_Exercise description_
Copy all entries without alteration and skip the pictures they hold.

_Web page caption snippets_
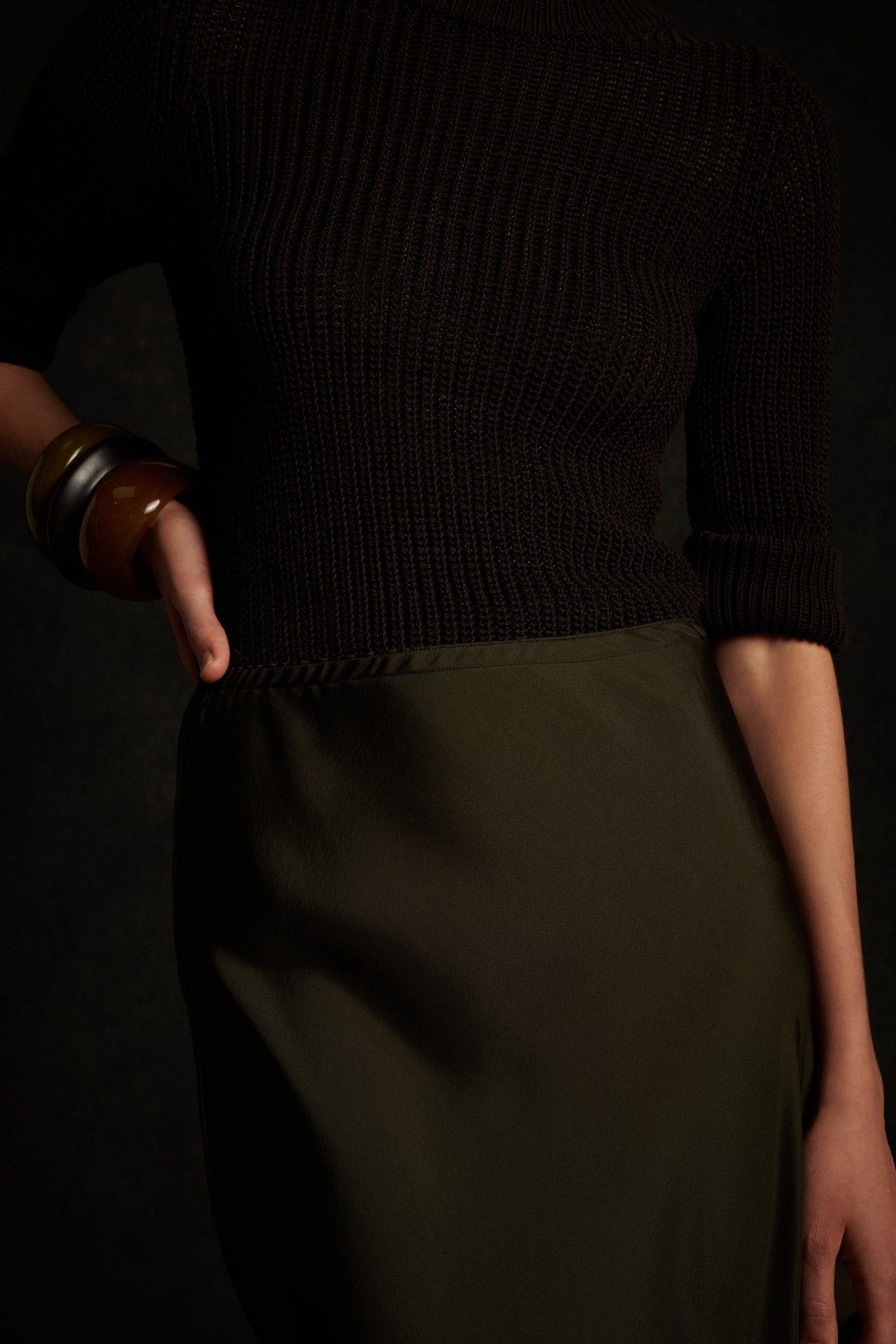 FALDA FEVER CAQUI vue 3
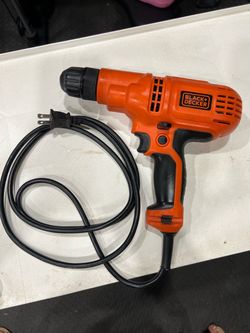 BLACK+DECKER Corded Power Drill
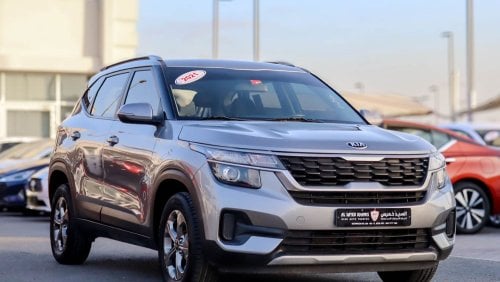 كيا سيلتوس EX 1.6L Kia Seltos 1.6L 2021 GCC accident free in excellent condition 1050P.M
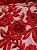 TULE BORDADO 3D - VERMELHO - Imagem 3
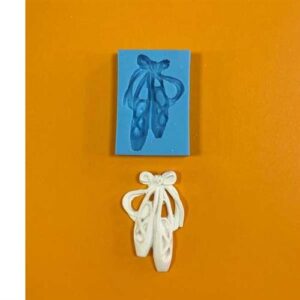 Stampo Silicone Artigianale Scarpette Ballerina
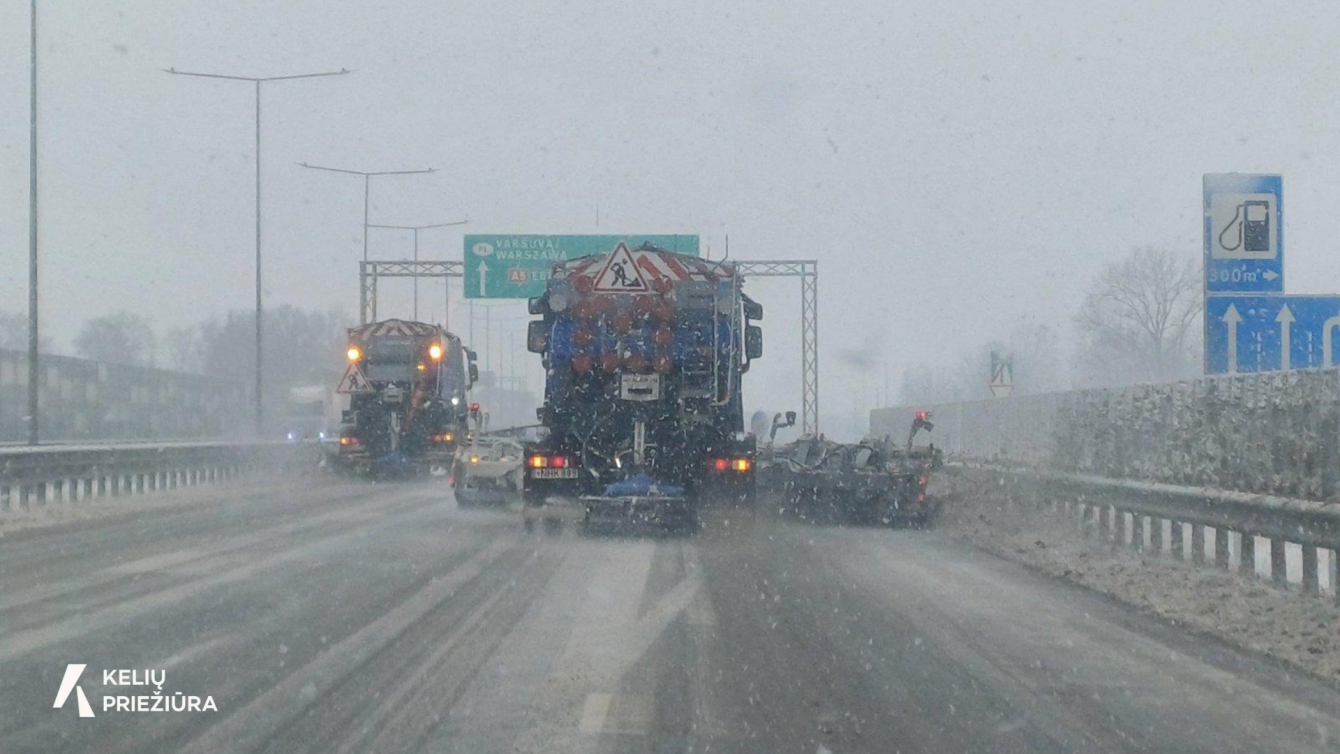 Kelininkai dirba visu pajėgumu, tačiau atsargumas – būtinas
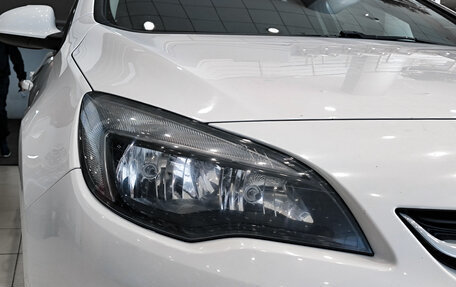 Opel Astra J, 2013 год, 850 000 рублей, 21 фотография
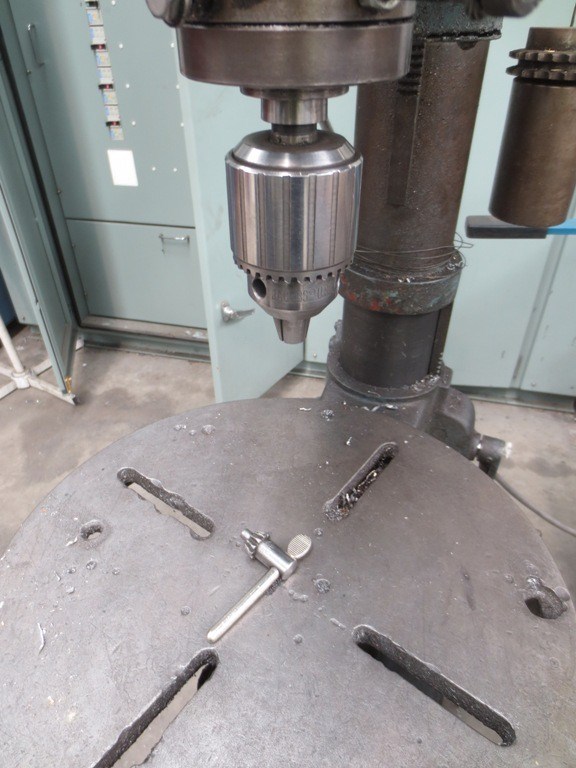 Servian drill press, Type CS30/2, Serial No. 21968, 13mm chuck Auction (00443004644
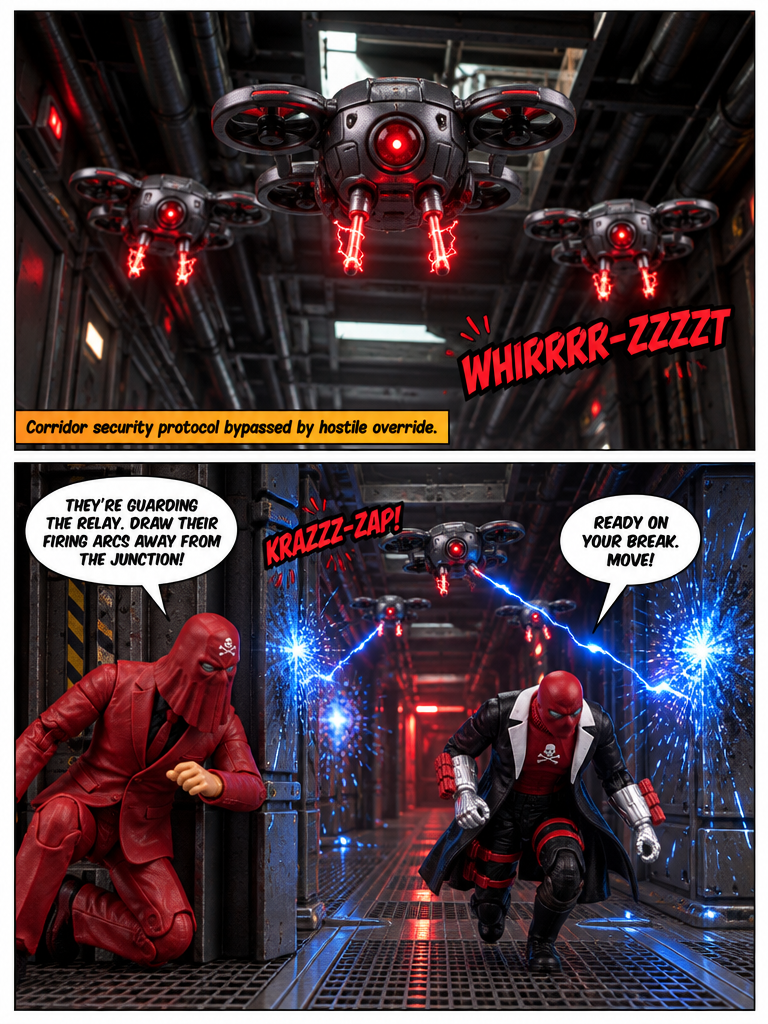 TOCM 🌗 Subverted Vector 💬 Comic Story part 3 (page 2 of 4)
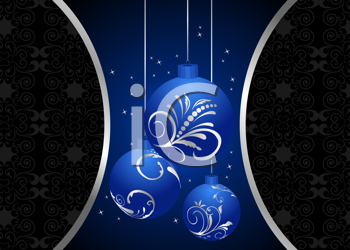 Christmas Ornaments Clipart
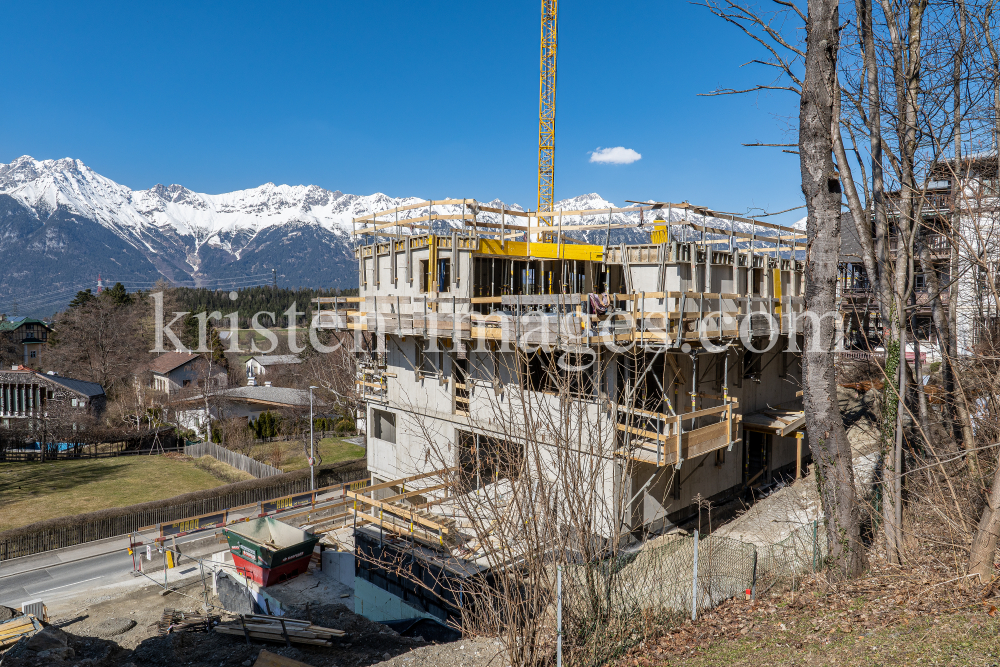 Baustelle / Igls, Innsbruck, Tirol, Austria by kristen-images.com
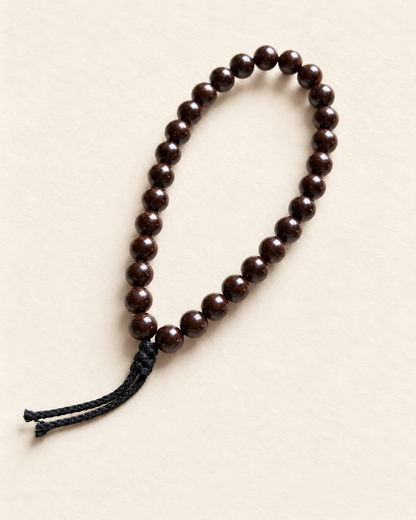 Coconut Bead Strand, Round Beads
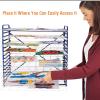 WQZzjm Art Drying Rack with 16 Removable Trays view 4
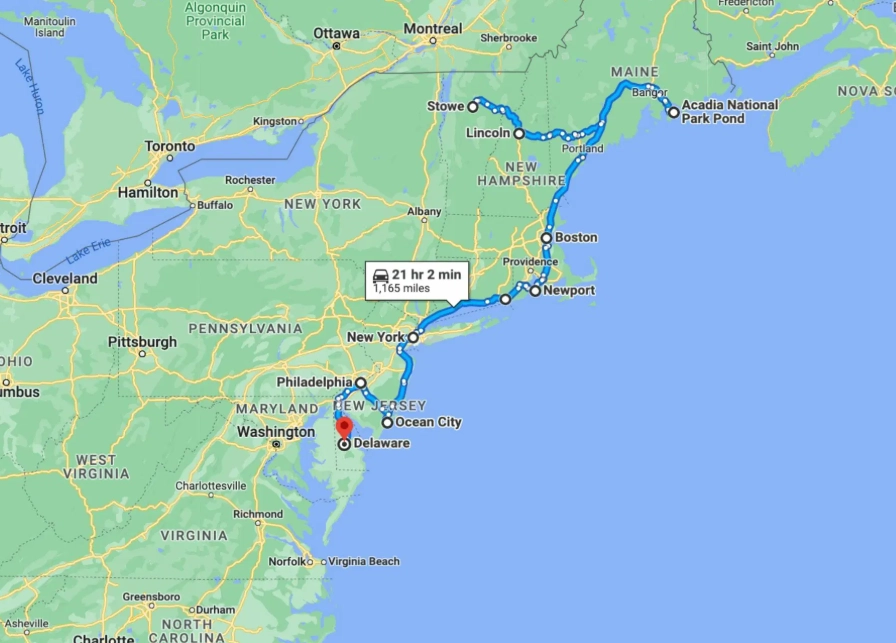 east coast usa east coast usa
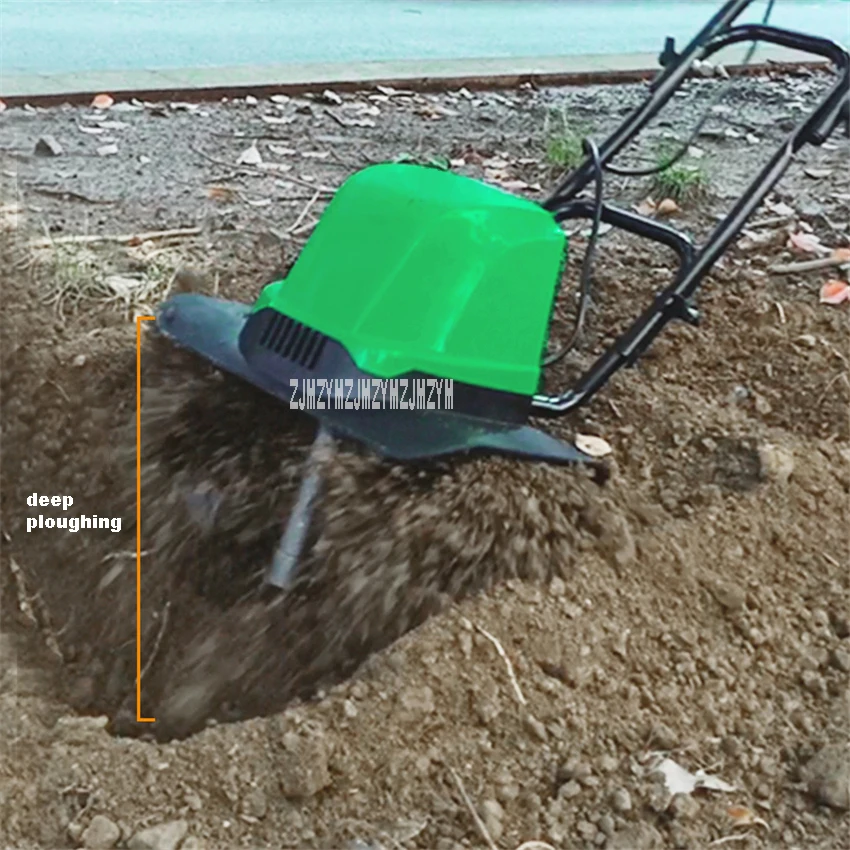 TLEG 01A мини культиватор электрический плуг Scarifier сад Бытовая почва рыхление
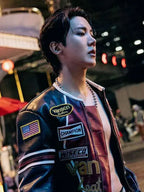 J-Hope Killin��� It Girl Leather Jacket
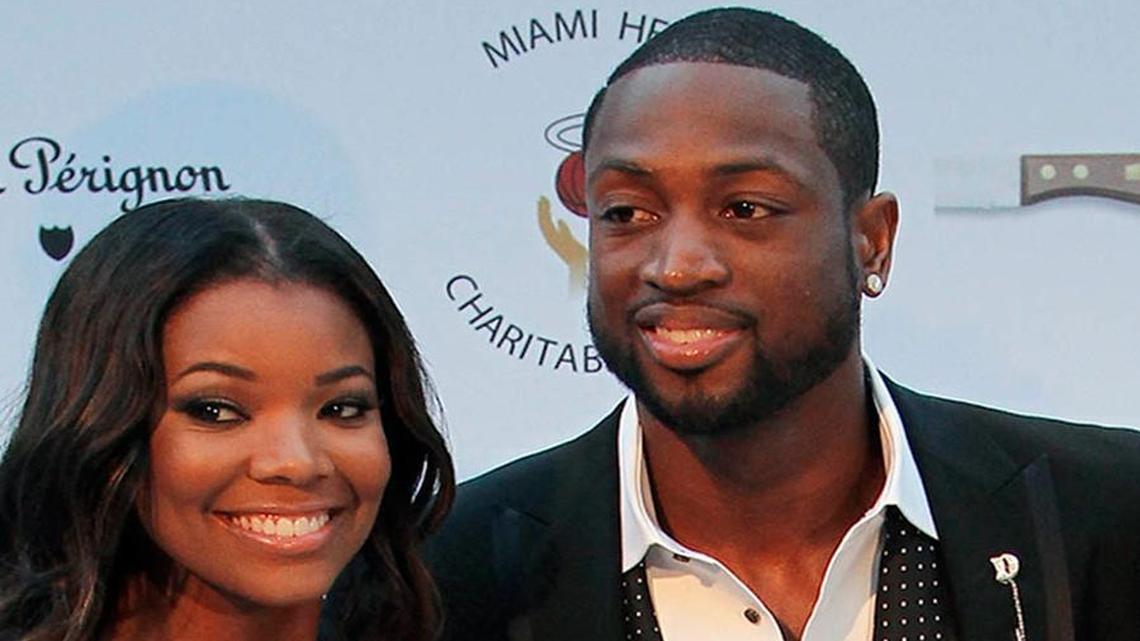 Gabrielle Union and Dwayne Wade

_Response box_
 FALDA FEVER CAQUI vue 3
 BLACK+DECKER Corded Power Drill
 كيا سيلتوس EX 1.6L Kia Seltos 1.6L 2021 GCC accident free in excellent condition 1050P.M
 TULE BORDADO 3D - VERMELHO - Imagem 3
 Stampo Silicone Artigianale Scarpette Ballerina
 Kelininkai dirba visu pajėgumu, tačiau atsargumas – būtinas
 Opel Astra J, 2013 год, 850 000 рублей, 21 фотография
 Servian drill press, Type CS30/2, Serial No. 21968, 13mm chuck Auction (00443004644
 TOCM 🌗 Subverted Vector 💬 Comic Story part 3 (page 2 of 4)
 Christmas Ornaments Clipart
 Baustelle / Igls, Innsbruck, Tirol, Austria by kristen-images.com
 Coconut Bead Strand, Round Beads
 WQZzjm Art Drying Rack with 16 Removable Trays view 4
 east coast usa east coast usa
 TLEG 01A мини культиватор электрический плуг Scarifier сад Бытовая почва рыхление
 J-Hope Killin��� It Girl Leather Jacket
 Gabrielle Union and Dwayne Wade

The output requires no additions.